Ok, so we can't use CMP, therefore we should use SUB, which as I showed does
help on Sandybridge-family vs. XOR.

x - x = 0   just like 
x ^ x = 0

Otherwise SUB wouldn't set ZF.

SUB is not worse than XOR on any other CPUs; there are no CPUs with better XOR
throughput than ADD/SUB.

In the canary mismatch case, leaving  attacker_value - key  in a register seems
no worse than leaving attacker_value ^ key in a register.  Either value
trivially reveals the canary value to an attacker that knows what they
overwrote the stack with, if it does somehow leak.  We jump to __stack_chk_fail
in that case, not relying on the return value on the stack, so a ROP attack
wouldn't be sufficient to leak that value anywhere.

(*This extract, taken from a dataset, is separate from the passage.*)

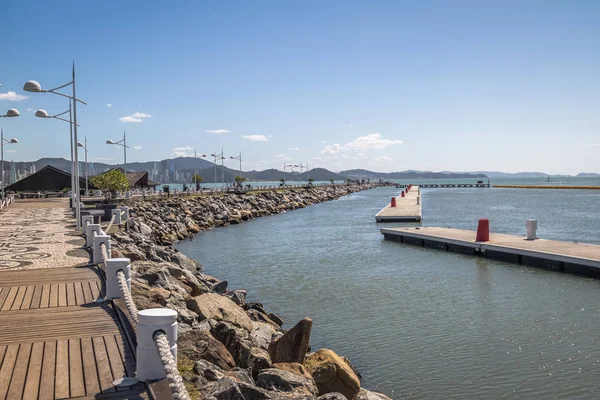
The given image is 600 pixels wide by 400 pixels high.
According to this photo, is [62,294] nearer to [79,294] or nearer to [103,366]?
[79,294]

[Bug target/90568] stack protector should use cmp or sub, not xor, to allow macro-fusion on x86

2019-05-22 Thread jakub at gcc dot gnu.org
https://gcc.gnu.org/bugzilla/show_bug.cgi?id=90568

Jakub Jelinek  changed:

   What|Removed |Added

 CC||jakub at gcc dot gnu.org

--- Comment #2 from Jakub Jelinek  ---
The xor there is intentional, for security reasons we do not want the stack
canary to stay in the register afterwards, because then it could be later
spilled or accessible to some exploit in another way.

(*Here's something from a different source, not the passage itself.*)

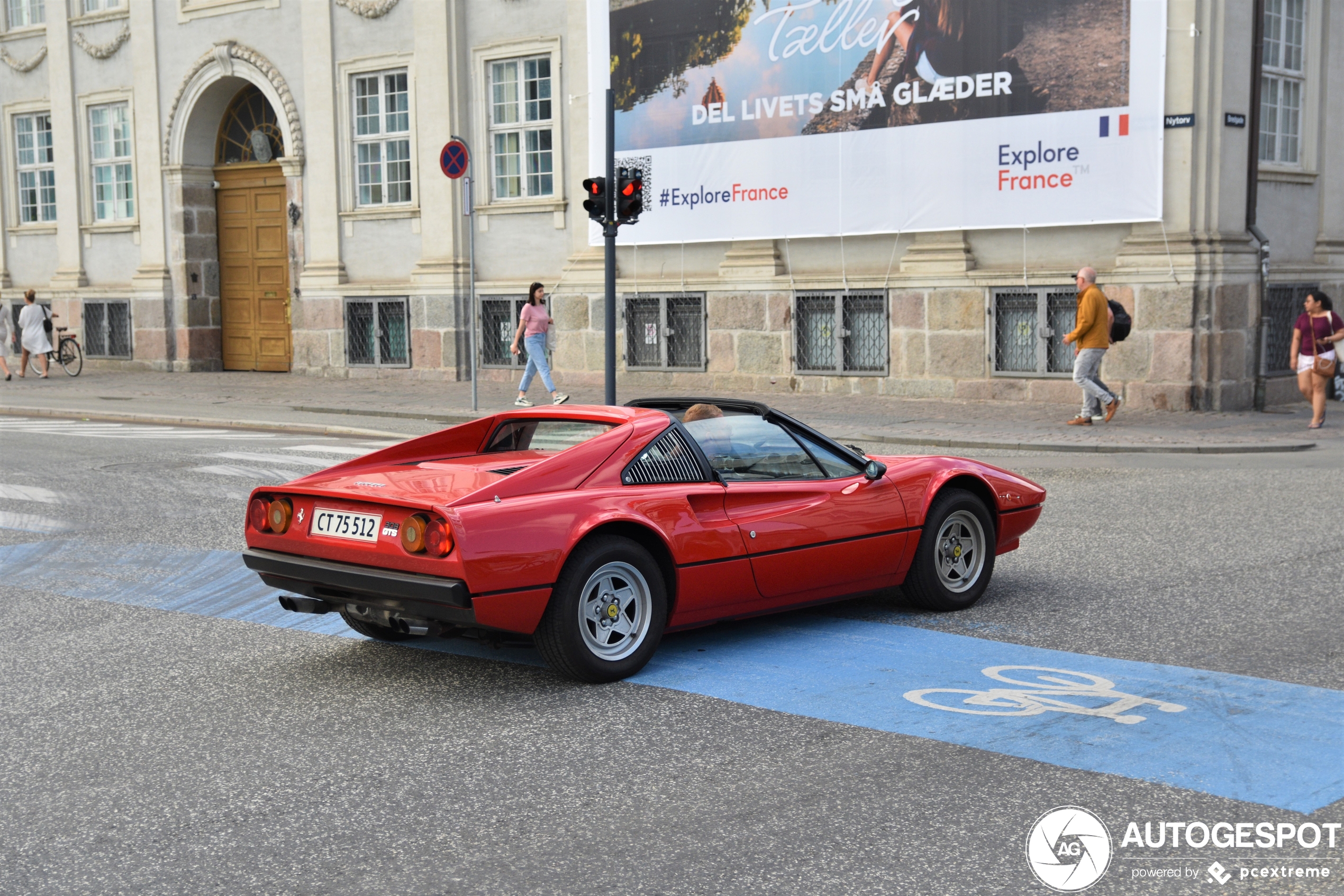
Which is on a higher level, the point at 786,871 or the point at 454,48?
the point at 454,48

[Bug target/90568] stack protector should use cmp or sub, not xor, to allow macro-fusion on x86

2019-05-21 Thread peter at cordes dot ca
https://gcc.gnu.org/bugzilla/show_bug.cgi?id=90568

--- Comment #1 from Peter Cordes  ---
https://godbolt.org/z/hHCVTc

Forgot to mention, stack-protector also disables use of the red-zone for no
apparent reason, so that's another missed optimization.  (Perhaps rarely
relevant; probably most functions that get stack protection are big enough that
they need more stack, or non-leaf.  I sidestepped that with volatile.)